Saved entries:
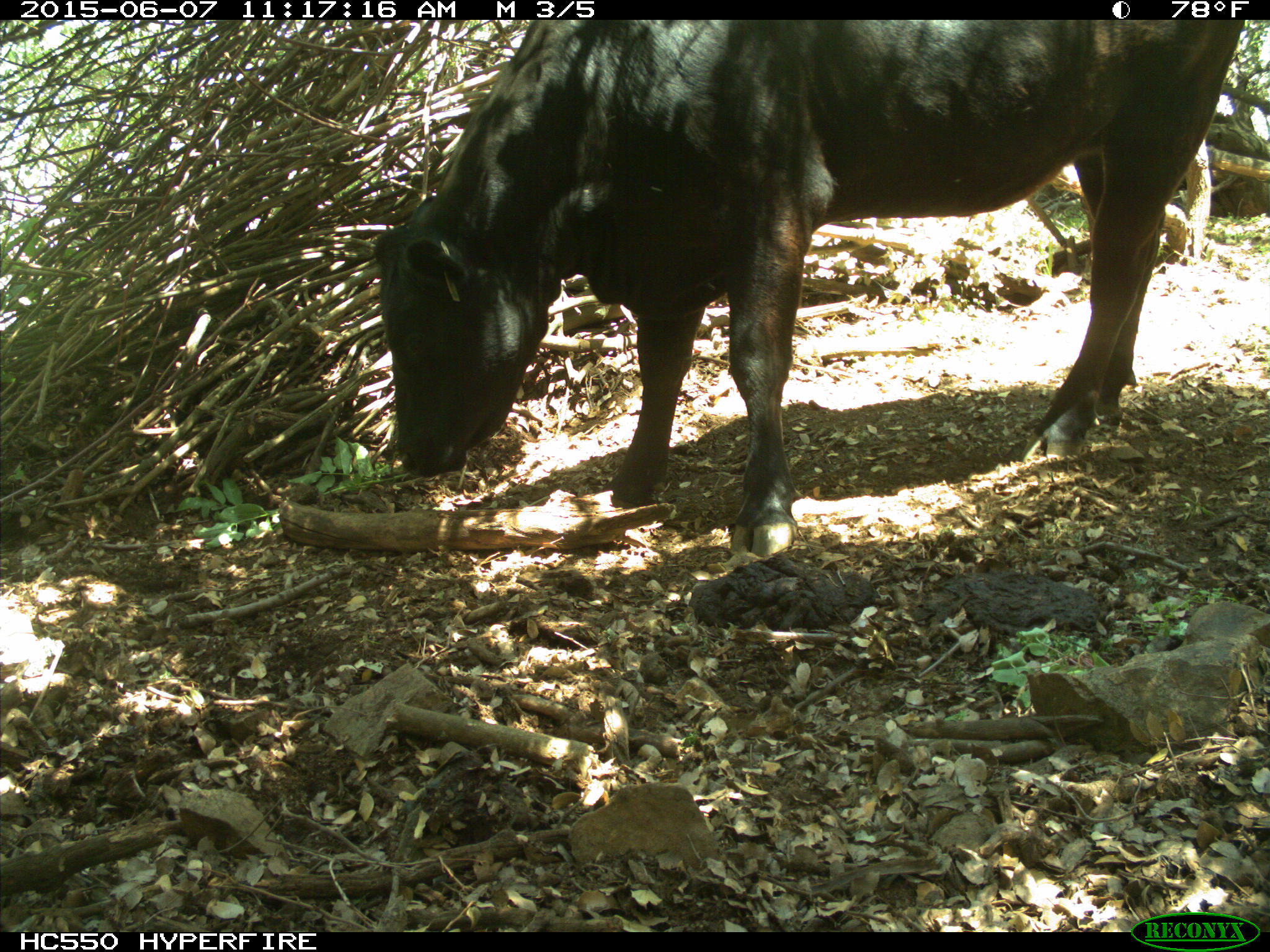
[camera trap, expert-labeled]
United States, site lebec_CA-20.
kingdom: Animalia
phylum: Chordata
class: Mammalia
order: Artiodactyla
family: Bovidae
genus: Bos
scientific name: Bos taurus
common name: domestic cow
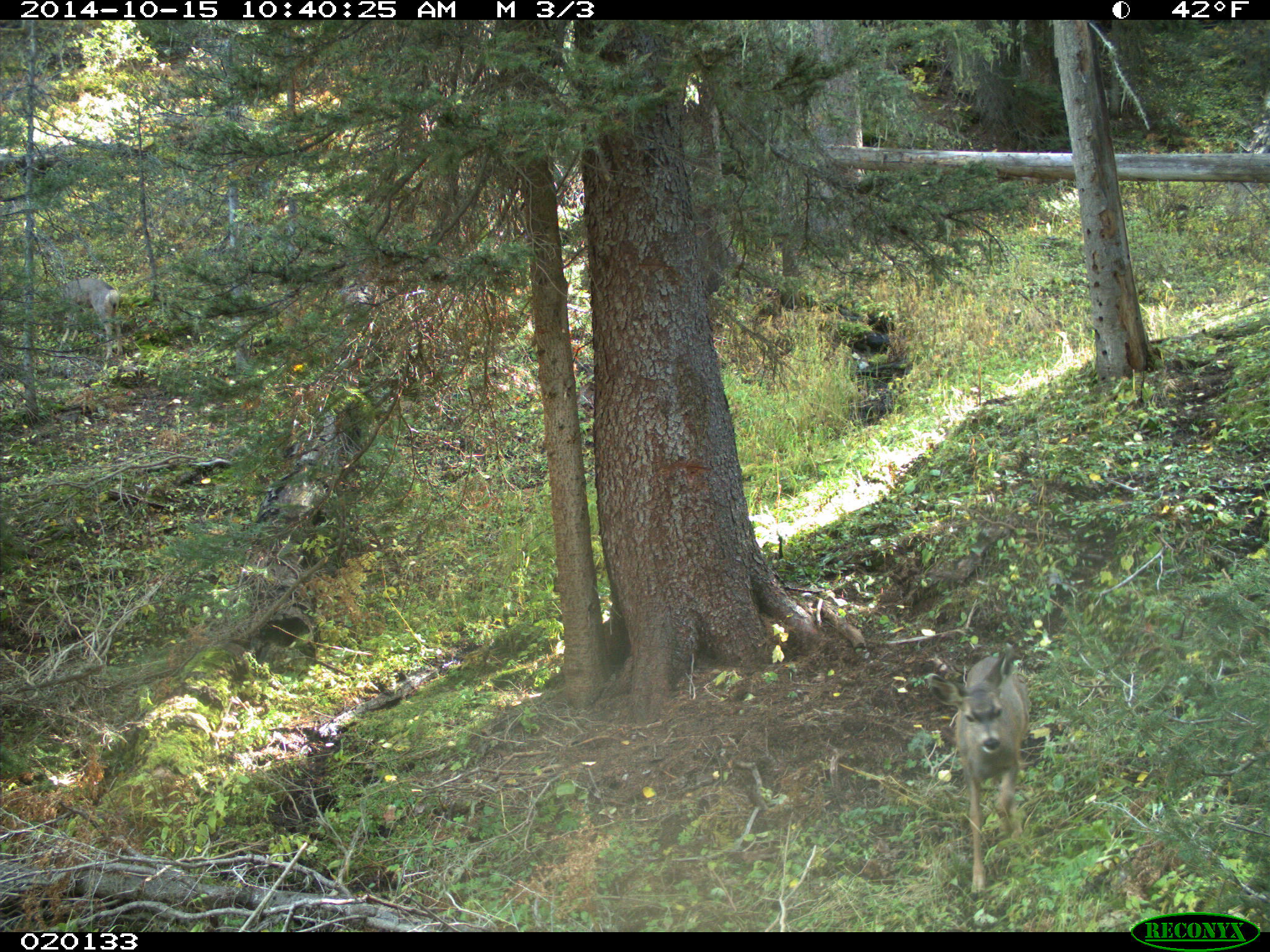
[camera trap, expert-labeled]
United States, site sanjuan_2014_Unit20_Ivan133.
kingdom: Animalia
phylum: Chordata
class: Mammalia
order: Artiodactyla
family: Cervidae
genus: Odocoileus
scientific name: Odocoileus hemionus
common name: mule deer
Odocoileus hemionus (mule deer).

TRY IT: Exactly and only the lines from the one containing "United States, site sanjuan_2014_Unit20_Ivan133." to the end of the entries above are to be written out.

WRITTEN RESPONSE:
United States, site sanjuan_2014_Unit20_Ivan133.
kingdom: Animalia
phylum: Chordata
class: Mammalia
order: Artiodactyla
family: Cervidae
genus: Odocoileus
scientific name: Odocoileus hemionus
common name: mule deer
Odocoileus hemionus (mule deer).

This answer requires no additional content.